There are still instrumental tracks on this sophomore release as well, and those too feel more thought-out and narrative-like. The harp continues to make appearances in these shorter tracks, and add some amazing atmosphere while showcasing some very proficient playing. Despite the slower nature of these pieces, they never feel out of place and come off as traditional sounding Middle Age songs. The instrumental works just add to the aesthetic of the band that much more. Not only do these pieces compliment the record as a whole, but they are some of the better works in the band’s catalogue.

As mentioned before, the vocals are quite echo-y, which makes one pay attention to the production and mixing on the record. While certainly not raw in the sense of sounding like a home recording, there is still a nice natural feeling to Aria. These three men are able to capture the aura they want in their music, and push forward their tales through some airy music, while not needing to destroy the listener with such a clean saccharine sound. The mixing is possibly the only slight flaw of the record, as it would be nice to get a little more bass but the overall quality of the music presented here speaks so well for itself that a slight lack of bass is a very minor gripe.

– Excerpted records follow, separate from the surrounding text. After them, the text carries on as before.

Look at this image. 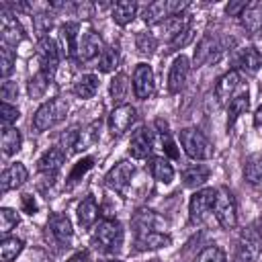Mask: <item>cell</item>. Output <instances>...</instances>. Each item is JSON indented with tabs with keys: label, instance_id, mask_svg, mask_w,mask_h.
<instances>
[{
	"label": "cell",
	"instance_id": "obj_33",
	"mask_svg": "<svg viewBox=\"0 0 262 262\" xmlns=\"http://www.w3.org/2000/svg\"><path fill=\"white\" fill-rule=\"evenodd\" d=\"M59 37L66 45V53L70 57H74L78 53V25L76 23H66L61 29H59Z\"/></svg>",
	"mask_w": 262,
	"mask_h": 262
},
{
	"label": "cell",
	"instance_id": "obj_30",
	"mask_svg": "<svg viewBox=\"0 0 262 262\" xmlns=\"http://www.w3.org/2000/svg\"><path fill=\"white\" fill-rule=\"evenodd\" d=\"M207 180H209V168L203 166V164L188 166V168L182 172V182H184V186H188V188H199V186H203Z\"/></svg>",
	"mask_w": 262,
	"mask_h": 262
},
{
	"label": "cell",
	"instance_id": "obj_18",
	"mask_svg": "<svg viewBox=\"0 0 262 262\" xmlns=\"http://www.w3.org/2000/svg\"><path fill=\"white\" fill-rule=\"evenodd\" d=\"M233 66L237 72H244V74H256L262 66V59H260V53L256 47H244L235 53L233 57Z\"/></svg>",
	"mask_w": 262,
	"mask_h": 262
},
{
	"label": "cell",
	"instance_id": "obj_4",
	"mask_svg": "<svg viewBox=\"0 0 262 262\" xmlns=\"http://www.w3.org/2000/svg\"><path fill=\"white\" fill-rule=\"evenodd\" d=\"M213 213H215V219L219 221V225H221L223 229H233V227L237 225V207H235V199H233V194H231V190H229L227 186H219V188H217Z\"/></svg>",
	"mask_w": 262,
	"mask_h": 262
},
{
	"label": "cell",
	"instance_id": "obj_28",
	"mask_svg": "<svg viewBox=\"0 0 262 262\" xmlns=\"http://www.w3.org/2000/svg\"><path fill=\"white\" fill-rule=\"evenodd\" d=\"M135 14H137V4L131 2V0L117 2V4H113V10H111L113 20H115L117 25H121V27L129 25V23L135 18Z\"/></svg>",
	"mask_w": 262,
	"mask_h": 262
},
{
	"label": "cell",
	"instance_id": "obj_13",
	"mask_svg": "<svg viewBox=\"0 0 262 262\" xmlns=\"http://www.w3.org/2000/svg\"><path fill=\"white\" fill-rule=\"evenodd\" d=\"M47 231L51 233V237H53L55 244H59V246H68L70 239H72V233H74L72 221H70L68 215H63V213H53V215L49 217V221H47Z\"/></svg>",
	"mask_w": 262,
	"mask_h": 262
},
{
	"label": "cell",
	"instance_id": "obj_47",
	"mask_svg": "<svg viewBox=\"0 0 262 262\" xmlns=\"http://www.w3.org/2000/svg\"><path fill=\"white\" fill-rule=\"evenodd\" d=\"M0 94H2V102H8L10 98H16V96H18V88H16V82L4 80V82H2V88H0Z\"/></svg>",
	"mask_w": 262,
	"mask_h": 262
},
{
	"label": "cell",
	"instance_id": "obj_36",
	"mask_svg": "<svg viewBox=\"0 0 262 262\" xmlns=\"http://www.w3.org/2000/svg\"><path fill=\"white\" fill-rule=\"evenodd\" d=\"M98 139V123H92L88 125L86 129H80L78 133V139H76V145H74V151H84L88 149L90 145H94Z\"/></svg>",
	"mask_w": 262,
	"mask_h": 262
},
{
	"label": "cell",
	"instance_id": "obj_2",
	"mask_svg": "<svg viewBox=\"0 0 262 262\" xmlns=\"http://www.w3.org/2000/svg\"><path fill=\"white\" fill-rule=\"evenodd\" d=\"M68 108H70V104H68V100L61 98V96H55V98L43 102V104L37 108V113L33 115V127H35L37 131H47L49 127H53V125H57L61 119H66Z\"/></svg>",
	"mask_w": 262,
	"mask_h": 262
},
{
	"label": "cell",
	"instance_id": "obj_19",
	"mask_svg": "<svg viewBox=\"0 0 262 262\" xmlns=\"http://www.w3.org/2000/svg\"><path fill=\"white\" fill-rule=\"evenodd\" d=\"M188 29H192V27H190V16H188L186 12L176 14V16H170L168 20H164V23L160 25V33H162V37L168 39L170 43H172L178 35H182L184 31H188Z\"/></svg>",
	"mask_w": 262,
	"mask_h": 262
},
{
	"label": "cell",
	"instance_id": "obj_15",
	"mask_svg": "<svg viewBox=\"0 0 262 262\" xmlns=\"http://www.w3.org/2000/svg\"><path fill=\"white\" fill-rule=\"evenodd\" d=\"M0 29H2V43L4 45H16L25 39V31L18 25V20L14 18V14L2 10L0 12Z\"/></svg>",
	"mask_w": 262,
	"mask_h": 262
},
{
	"label": "cell",
	"instance_id": "obj_39",
	"mask_svg": "<svg viewBox=\"0 0 262 262\" xmlns=\"http://www.w3.org/2000/svg\"><path fill=\"white\" fill-rule=\"evenodd\" d=\"M156 39L149 35V33H137L135 35V47H137V53L139 55H151L156 51Z\"/></svg>",
	"mask_w": 262,
	"mask_h": 262
},
{
	"label": "cell",
	"instance_id": "obj_31",
	"mask_svg": "<svg viewBox=\"0 0 262 262\" xmlns=\"http://www.w3.org/2000/svg\"><path fill=\"white\" fill-rule=\"evenodd\" d=\"M248 106H250V96H248V92H242V94H237L235 98H231V102H229V106H227V129L233 127V123L248 111Z\"/></svg>",
	"mask_w": 262,
	"mask_h": 262
},
{
	"label": "cell",
	"instance_id": "obj_23",
	"mask_svg": "<svg viewBox=\"0 0 262 262\" xmlns=\"http://www.w3.org/2000/svg\"><path fill=\"white\" fill-rule=\"evenodd\" d=\"M237 86H239V72H237V70H229L227 74H223V76L219 78V82H217V86H215V98H217L221 104L227 102L229 96L237 90Z\"/></svg>",
	"mask_w": 262,
	"mask_h": 262
},
{
	"label": "cell",
	"instance_id": "obj_50",
	"mask_svg": "<svg viewBox=\"0 0 262 262\" xmlns=\"http://www.w3.org/2000/svg\"><path fill=\"white\" fill-rule=\"evenodd\" d=\"M190 39H192V29H188V31H184L182 35H178V37H176V39H174V41L170 43V47H172V49H178V47H184V45H186V43H188Z\"/></svg>",
	"mask_w": 262,
	"mask_h": 262
},
{
	"label": "cell",
	"instance_id": "obj_20",
	"mask_svg": "<svg viewBox=\"0 0 262 262\" xmlns=\"http://www.w3.org/2000/svg\"><path fill=\"white\" fill-rule=\"evenodd\" d=\"M63 162H66V151L61 147H51V149H47L41 156V160H39V172H43L47 178H53L59 172V168H61Z\"/></svg>",
	"mask_w": 262,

Obsequiae have created an album that is filled to the brim with passion and mystical imagery. One listen will have the listener hooked, while repeated spins will truly show that this is a trio of immense talent. The well thought-out and paced songwriting, the flow of the album from the heavier to the soft and back, and the utter brilliance of the closing track make Aria Of The Vernal Tomb an easy recommendation. Melodic without being cheesy or "gaze-y" and with enough wizardry to please technical fans, this second release stands as having something for most everyone, and this is one of the easiest listening experiences I have had in quite some time. Expect to hear more about this record throughout the year.